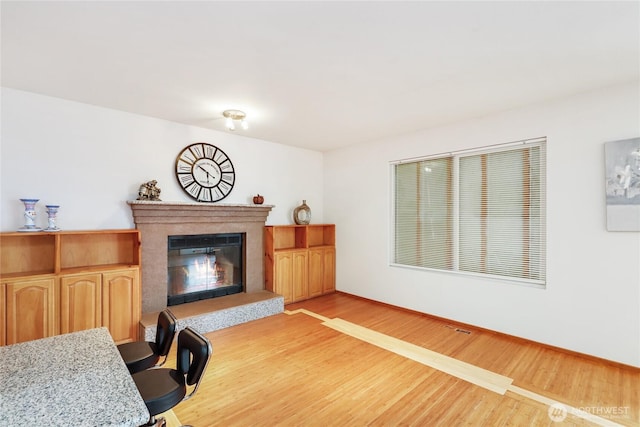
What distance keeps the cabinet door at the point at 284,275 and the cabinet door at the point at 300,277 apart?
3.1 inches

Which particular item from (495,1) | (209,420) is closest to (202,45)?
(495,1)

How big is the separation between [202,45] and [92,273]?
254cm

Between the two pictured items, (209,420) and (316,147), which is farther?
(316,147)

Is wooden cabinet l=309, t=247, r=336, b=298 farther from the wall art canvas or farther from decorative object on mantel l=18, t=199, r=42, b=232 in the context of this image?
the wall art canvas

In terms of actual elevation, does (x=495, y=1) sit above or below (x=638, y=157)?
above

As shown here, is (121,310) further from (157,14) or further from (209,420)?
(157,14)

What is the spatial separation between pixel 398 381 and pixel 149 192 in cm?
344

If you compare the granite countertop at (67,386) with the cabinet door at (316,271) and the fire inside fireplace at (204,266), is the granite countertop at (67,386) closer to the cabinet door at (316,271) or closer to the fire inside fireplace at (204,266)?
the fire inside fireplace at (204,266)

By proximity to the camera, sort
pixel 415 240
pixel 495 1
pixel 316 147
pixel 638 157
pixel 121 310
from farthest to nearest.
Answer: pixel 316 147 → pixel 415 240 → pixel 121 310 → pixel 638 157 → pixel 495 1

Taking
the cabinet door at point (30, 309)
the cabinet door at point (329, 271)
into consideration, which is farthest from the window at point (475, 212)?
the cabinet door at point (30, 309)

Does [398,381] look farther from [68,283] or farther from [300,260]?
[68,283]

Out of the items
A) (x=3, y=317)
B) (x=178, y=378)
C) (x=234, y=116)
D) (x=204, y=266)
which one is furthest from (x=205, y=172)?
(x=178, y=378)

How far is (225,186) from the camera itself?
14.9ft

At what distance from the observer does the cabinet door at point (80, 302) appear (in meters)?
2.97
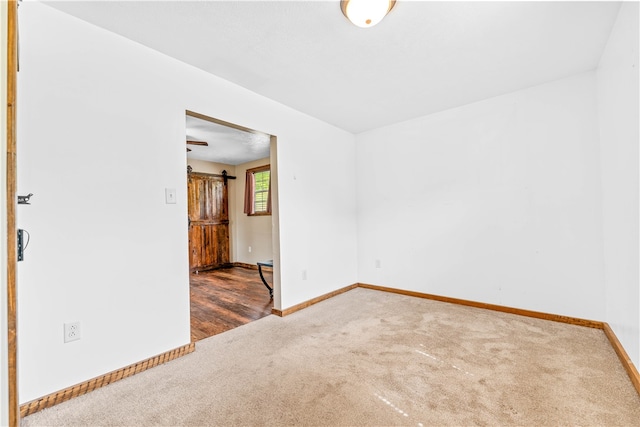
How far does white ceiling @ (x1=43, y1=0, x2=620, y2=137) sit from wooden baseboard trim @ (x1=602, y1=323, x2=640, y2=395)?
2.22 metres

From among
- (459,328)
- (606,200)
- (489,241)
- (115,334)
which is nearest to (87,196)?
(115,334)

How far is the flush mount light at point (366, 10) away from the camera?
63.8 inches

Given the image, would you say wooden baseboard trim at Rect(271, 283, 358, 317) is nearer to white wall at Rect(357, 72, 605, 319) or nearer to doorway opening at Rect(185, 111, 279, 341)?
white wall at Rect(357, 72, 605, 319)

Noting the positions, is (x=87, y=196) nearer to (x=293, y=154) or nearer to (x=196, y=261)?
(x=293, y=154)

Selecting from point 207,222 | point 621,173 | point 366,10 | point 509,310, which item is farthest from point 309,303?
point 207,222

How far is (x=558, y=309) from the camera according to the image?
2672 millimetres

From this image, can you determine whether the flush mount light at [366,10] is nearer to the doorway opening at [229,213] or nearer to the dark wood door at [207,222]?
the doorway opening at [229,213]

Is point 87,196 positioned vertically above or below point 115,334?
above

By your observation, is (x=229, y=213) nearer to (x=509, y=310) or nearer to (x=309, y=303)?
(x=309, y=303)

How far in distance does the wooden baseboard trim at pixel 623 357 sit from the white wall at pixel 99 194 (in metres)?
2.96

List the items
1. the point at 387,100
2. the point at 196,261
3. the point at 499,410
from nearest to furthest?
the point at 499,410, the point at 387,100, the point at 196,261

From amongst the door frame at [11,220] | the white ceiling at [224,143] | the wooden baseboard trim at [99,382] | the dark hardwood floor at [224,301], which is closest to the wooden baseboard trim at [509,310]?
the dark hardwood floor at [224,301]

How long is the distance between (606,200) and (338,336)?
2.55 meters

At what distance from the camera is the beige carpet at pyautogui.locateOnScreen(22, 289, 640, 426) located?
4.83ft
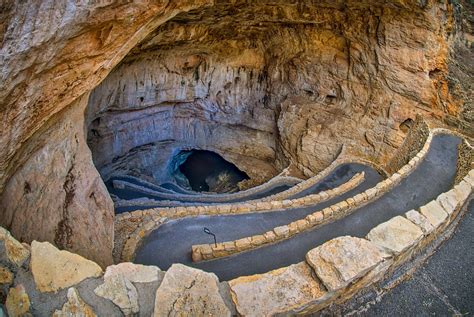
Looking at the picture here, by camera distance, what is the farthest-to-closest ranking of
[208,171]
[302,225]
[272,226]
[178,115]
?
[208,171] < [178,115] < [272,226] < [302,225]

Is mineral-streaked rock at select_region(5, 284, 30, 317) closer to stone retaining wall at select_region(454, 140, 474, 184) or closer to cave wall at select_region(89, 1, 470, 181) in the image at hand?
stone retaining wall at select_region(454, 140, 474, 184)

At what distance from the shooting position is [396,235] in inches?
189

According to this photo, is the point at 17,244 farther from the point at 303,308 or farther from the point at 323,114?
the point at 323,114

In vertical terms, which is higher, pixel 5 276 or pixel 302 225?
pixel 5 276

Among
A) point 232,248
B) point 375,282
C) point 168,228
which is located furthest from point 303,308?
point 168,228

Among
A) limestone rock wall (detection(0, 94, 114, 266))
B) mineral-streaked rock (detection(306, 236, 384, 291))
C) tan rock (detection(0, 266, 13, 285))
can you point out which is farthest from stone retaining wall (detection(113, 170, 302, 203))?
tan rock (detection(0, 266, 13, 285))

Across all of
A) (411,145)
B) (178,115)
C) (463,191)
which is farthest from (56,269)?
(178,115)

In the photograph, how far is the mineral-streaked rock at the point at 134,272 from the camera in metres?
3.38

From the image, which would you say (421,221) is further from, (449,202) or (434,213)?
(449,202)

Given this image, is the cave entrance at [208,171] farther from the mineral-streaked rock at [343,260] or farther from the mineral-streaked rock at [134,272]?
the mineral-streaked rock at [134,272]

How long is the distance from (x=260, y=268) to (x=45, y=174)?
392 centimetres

**Objective**
Can you reproduce every line of the data starting at the line containing "Noting the positions, is" and ending at the line containing "2672 millimetres", increasing each number in the answers (the coordinates and the distance) by 58 and leaving everything else unchanged?

**Response below**
Noting the positions, is (x=87, y=196) nearer to (x=293, y=154) or nearer to (x=196, y=261)?
(x=351, y=212)

Selecting from point 207,222 | point 621,173 | point 366,10 | point 509,310, which item is farthest from point 309,303?
point 265,280

How far is (x=558, y=309) from the camera according to the image?
2730 millimetres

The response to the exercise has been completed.